Michel Piccoli aura aussi, au cours de sa carrière, choisi de donner sa chance au jeune cinéma français, représenté par des réalisateurs comme Jacques Doillon (La Fille prodigue, 1981) ou Leos Carax (Mauvais Sang, 1986). Il retrouvera d’ailleurs ce dernier, en 2012, pour le très beau Holy Motors. En 1980, Michel Piccoli reçoit le prix d’interprétation masculine au Festival de Cannes pour son rôle de juge désaxé dans Le Saut dans le vide, de Marco Bellocchio, et, en 1982, à Berlin, l’Ours d’argent du meilleur acteur pour Une étrange affaire, de Pierre Granier-Deferre.

Plusieurs fois nommé aux Césars, il n’en obtiendra jamais un seul, y compris pour ses prestations acclamées dans Milou en mai, de Louis Malle (1990), ou La Belle Noiseuse, de Jacques Rivette (1991), où il joue un peintre exigeant. Les honneurs, il les trouve ailleurs. Habitué du Festival de Cannes, il sera membre du jury en 2007, sous la présidence de Stephen Frears. C’est aussi lors de la manifestation cannoise qu’il présente La Plage noire (2001), son deuxième long-métrage en tant que réalisateur après Alors voilà (1997) et avant C’est pas tout à fait la vie dont j’avais rêvé (2005), autant de films qui signalent la fantaisiste noirceur qui l’habite.
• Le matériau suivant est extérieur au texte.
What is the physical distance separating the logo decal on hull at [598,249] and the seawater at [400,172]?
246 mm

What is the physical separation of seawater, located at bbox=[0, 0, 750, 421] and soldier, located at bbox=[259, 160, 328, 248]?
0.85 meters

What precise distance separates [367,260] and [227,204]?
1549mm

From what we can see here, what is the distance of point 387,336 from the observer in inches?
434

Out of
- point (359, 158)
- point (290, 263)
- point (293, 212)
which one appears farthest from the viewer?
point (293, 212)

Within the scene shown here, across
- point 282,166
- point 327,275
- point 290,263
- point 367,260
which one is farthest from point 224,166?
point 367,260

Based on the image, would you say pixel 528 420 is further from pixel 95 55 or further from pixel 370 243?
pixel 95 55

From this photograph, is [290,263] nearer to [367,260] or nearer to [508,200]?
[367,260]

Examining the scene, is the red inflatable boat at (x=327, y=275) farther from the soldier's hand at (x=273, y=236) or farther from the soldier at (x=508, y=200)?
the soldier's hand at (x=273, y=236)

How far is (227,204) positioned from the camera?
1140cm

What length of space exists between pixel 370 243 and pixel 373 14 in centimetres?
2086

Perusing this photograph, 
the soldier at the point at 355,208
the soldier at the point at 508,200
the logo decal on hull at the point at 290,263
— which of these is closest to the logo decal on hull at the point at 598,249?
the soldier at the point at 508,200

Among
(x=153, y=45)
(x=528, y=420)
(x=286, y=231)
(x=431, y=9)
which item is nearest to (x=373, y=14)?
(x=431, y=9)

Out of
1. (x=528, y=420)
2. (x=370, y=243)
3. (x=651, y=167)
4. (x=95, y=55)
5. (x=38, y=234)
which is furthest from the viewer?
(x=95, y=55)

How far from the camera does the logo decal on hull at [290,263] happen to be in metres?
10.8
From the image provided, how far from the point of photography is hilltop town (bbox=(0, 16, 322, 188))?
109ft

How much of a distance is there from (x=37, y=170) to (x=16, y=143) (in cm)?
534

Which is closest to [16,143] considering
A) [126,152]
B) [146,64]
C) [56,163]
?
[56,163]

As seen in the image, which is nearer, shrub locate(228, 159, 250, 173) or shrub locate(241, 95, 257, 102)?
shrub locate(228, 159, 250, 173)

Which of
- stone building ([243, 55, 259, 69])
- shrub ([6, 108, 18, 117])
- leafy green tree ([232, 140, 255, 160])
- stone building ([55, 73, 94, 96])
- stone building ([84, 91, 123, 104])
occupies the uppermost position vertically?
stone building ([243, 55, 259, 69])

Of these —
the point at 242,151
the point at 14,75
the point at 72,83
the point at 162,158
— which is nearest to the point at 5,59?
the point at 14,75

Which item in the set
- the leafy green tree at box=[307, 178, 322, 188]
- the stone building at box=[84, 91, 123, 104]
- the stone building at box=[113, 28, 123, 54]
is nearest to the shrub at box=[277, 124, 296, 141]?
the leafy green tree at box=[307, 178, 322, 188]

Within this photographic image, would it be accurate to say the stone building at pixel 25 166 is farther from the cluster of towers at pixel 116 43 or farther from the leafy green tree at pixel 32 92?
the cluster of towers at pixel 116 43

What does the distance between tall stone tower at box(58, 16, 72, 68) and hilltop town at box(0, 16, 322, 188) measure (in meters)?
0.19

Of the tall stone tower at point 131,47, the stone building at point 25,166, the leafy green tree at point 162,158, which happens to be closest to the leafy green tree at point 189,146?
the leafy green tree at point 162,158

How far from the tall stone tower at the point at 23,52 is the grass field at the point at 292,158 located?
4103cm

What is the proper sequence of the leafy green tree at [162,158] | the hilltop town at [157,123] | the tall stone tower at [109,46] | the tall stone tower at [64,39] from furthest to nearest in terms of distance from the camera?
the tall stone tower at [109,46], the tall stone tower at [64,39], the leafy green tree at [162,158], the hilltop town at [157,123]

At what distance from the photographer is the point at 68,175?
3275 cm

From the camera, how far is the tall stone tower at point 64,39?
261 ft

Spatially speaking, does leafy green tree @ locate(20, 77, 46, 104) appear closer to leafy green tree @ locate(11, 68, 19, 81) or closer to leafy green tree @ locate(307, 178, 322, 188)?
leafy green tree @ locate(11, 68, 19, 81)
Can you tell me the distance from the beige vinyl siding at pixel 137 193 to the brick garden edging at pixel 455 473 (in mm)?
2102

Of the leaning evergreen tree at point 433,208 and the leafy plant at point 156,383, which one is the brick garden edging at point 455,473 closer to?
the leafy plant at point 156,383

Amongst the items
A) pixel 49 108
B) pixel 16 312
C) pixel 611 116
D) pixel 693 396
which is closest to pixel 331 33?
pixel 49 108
Un titre en forme de bilan ? On en doute. Michel Piccoli a vécu une existence frondeuse et aventurière, s’est essayé à tous les genres de cinéma, a côtoyé les plus grands auteurs (Claude Chabrol, Raoul Ruiz, Agnès Varda, Theo Angelopoulos), et son engagement politique et citoyen n’a jamais fléchi. Pour lui, le cinéma servait à rendre compte des désordres et des délires de notre société. Sinon, il n’avait guère d’intérêt. Michel Piccoli en a été son intranquille témoin, tout au long d’une carrière exceptionnelle.